2.2.2 Traumatic Aneurysms

These are rare, comprising less than 1% of all intracranial aneurysms (Semple 2004). Compared with ‘spontaneous’ aneurysms, they have a larger propensity for bleeding: 50% rupture within the first week. This can be explained by the fact that these aneurysms are pseudoaneurysms. They also have a clear predilection for more distal localizations than spontaneous aneurysms, especially the A3 + 4 segments of the anterior cerebral arteries. They also show a clear tendency for rapid growth, and regular controls are warranted if indications for surgery have not already been made. A high index of suspicion must be maintained in patients admitted with penetrating injuries, where the offending object has been in close vicinity of the vessel; in patients with localized subarachnoid clots; in patients with large bleeds in the basal cisterns; in patients with fractures of the clivus, sphenoid sinus or medial temporal bone; and in patients exposed to shock waves. Data on the sensitivity of CTA compared with DSA is lacking with regards to traumatic aneurysms. However, if there are any irregularities on the CTA, we recommend DSA, as it better reveals the hallmarks of traumatic aneurysms: delayed emptying and filling of the aneurysm, irregular contours and absence of a neck. Obliteration of these aneurysms is usually recommended.

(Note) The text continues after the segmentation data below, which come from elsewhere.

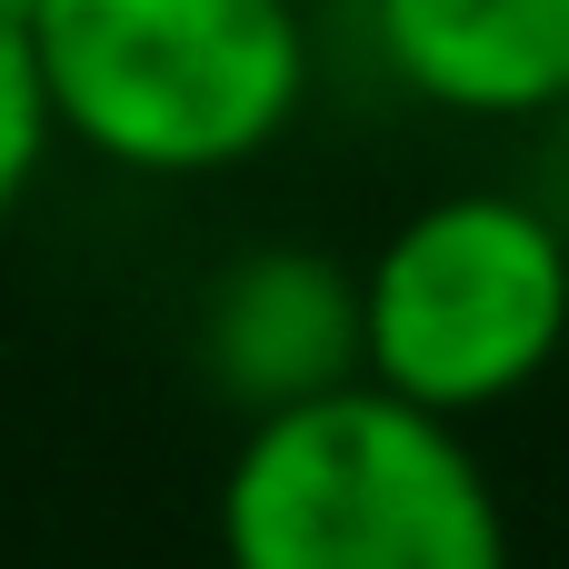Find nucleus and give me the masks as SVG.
I'll return each mask as SVG.
<instances>
[{
	"label": "nucleus",
	"instance_id": "20e7f679",
	"mask_svg": "<svg viewBox=\"0 0 569 569\" xmlns=\"http://www.w3.org/2000/svg\"><path fill=\"white\" fill-rule=\"evenodd\" d=\"M190 360L210 400L250 420L310 410L330 390H360V270L310 250V240H260L200 280Z\"/></svg>",
	"mask_w": 569,
	"mask_h": 569
},
{
	"label": "nucleus",
	"instance_id": "39448f33",
	"mask_svg": "<svg viewBox=\"0 0 569 569\" xmlns=\"http://www.w3.org/2000/svg\"><path fill=\"white\" fill-rule=\"evenodd\" d=\"M370 50L450 120H569V0H370Z\"/></svg>",
	"mask_w": 569,
	"mask_h": 569
},
{
	"label": "nucleus",
	"instance_id": "f257e3e1",
	"mask_svg": "<svg viewBox=\"0 0 569 569\" xmlns=\"http://www.w3.org/2000/svg\"><path fill=\"white\" fill-rule=\"evenodd\" d=\"M20 40L50 130L130 180L250 170L320 80L300 0H40Z\"/></svg>",
	"mask_w": 569,
	"mask_h": 569
},
{
	"label": "nucleus",
	"instance_id": "7ed1b4c3",
	"mask_svg": "<svg viewBox=\"0 0 569 569\" xmlns=\"http://www.w3.org/2000/svg\"><path fill=\"white\" fill-rule=\"evenodd\" d=\"M569 340V230L540 190H440L360 260V380L430 420L510 410Z\"/></svg>",
	"mask_w": 569,
	"mask_h": 569
},
{
	"label": "nucleus",
	"instance_id": "0eeeda50",
	"mask_svg": "<svg viewBox=\"0 0 569 569\" xmlns=\"http://www.w3.org/2000/svg\"><path fill=\"white\" fill-rule=\"evenodd\" d=\"M30 10H40V0H0V20H10V30H30Z\"/></svg>",
	"mask_w": 569,
	"mask_h": 569
},
{
	"label": "nucleus",
	"instance_id": "423d86ee",
	"mask_svg": "<svg viewBox=\"0 0 569 569\" xmlns=\"http://www.w3.org/2000/svg\"><path fill=\"white\" fill-rule=\"evenodd\" d=\"M50 100H40V70H30V40L0 20V230L20 220V200H30V180H40V160H50Z\"/></svg>",
	"mask_w": 569,
	"mask_h": 569
},
{
	"label": "nucleus",
	"instance_id": "f03ea898",
	"mask_svg": "<svg viewBox=\"0 0 569 569\" xmlns=\"http://www.w3.org/2000/svg\"><path fill=\"white\" fill-rule=\"evenodd\" d=\"M230 569H510V510L480 450L390 390H330L250 420L220 470Z\"/></svg>",
	"mask_w": 569,
	"mask_h": 569
}]
</instances>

The method of choice has traditionally been open surgery due to the lack of a neck and the poor strength of the aneurysm wall making traumatic aneurysms poor candidates for endovascular treatment. However, there are now several reports claiming good results using combined endovascular stentassisted coiling (Cohen et al. 2008). During surgery, these aneurysms have been notorious for their intraoperative tendency for rupture and difficult clip reconstruction, necessitating wrapping, ligation or trapping with or without bypass (Semple 2004).

2.2.3 Traumatic Occlusion

The most common intracranial vessel to be occluded is the proximal intracranial ICA where the vessel is in intimate contact with bone. Fractures in the vicinity of the ICA should arouse concern and mandate an angiographic examination. CTA is usually sufficient, but if there are any irregularities, we advocate DSA. The occlusion is usually secondary to dissection with subsequent mural haematoma and thrombosis. Rates of 70–85% suffering from massive hemispheric infarction have been reported. However, the patency of the circle of Willis clearly plays a role, and previous reports are hampered by obvious selection bias. We advocate anticoagulation and perfusion studies to elucidate whether the crossflow is adequate. In case of perfusion asymmetry, we recommend increasing the blood pressure and preferably utilize some form of metabolic monitoring in the affected hemisphere. There are also case reports on vascular augmentation procedures. In case the patient has already sustained a massive infarction, we generally discourage decompressive hemicraniectomy.

2.2.4 Dural Sinus Injury

Fractures extending across major dural sinuses can potentially tear the vessel wall and produce an extracerebral haemorrhage, usually an epidural haematoma. If an indication for evacuation is found, one should make arrangements for a potentially large haemorrhage when the bone flap is raised. Usually, the sinus tear is found and can be plugged with a finger while contemplating the next move. Depending on the size of the tear, a small piece of Tachosil® or similar material and slight pressure might be sufficient, but if large parts of the sinus are torn, reconstruction is recommended. Temporary occlusion using aneurysm clips to visualize the rent while reconstructing the vessel using sutures and an overlay of dura can be done, but depending on the sinus involved, occlusion can increase the pressure with subsequent herniation. A few case reports indicate that if the patient does not tolerate temporary sinus occlusion, a Fogarty® catheter can be inserted and used as a bypass vehicle while the sinus is reconstructed.

3 Specific Paediatric Concerns

There are no specific paediatric concerns for this subject.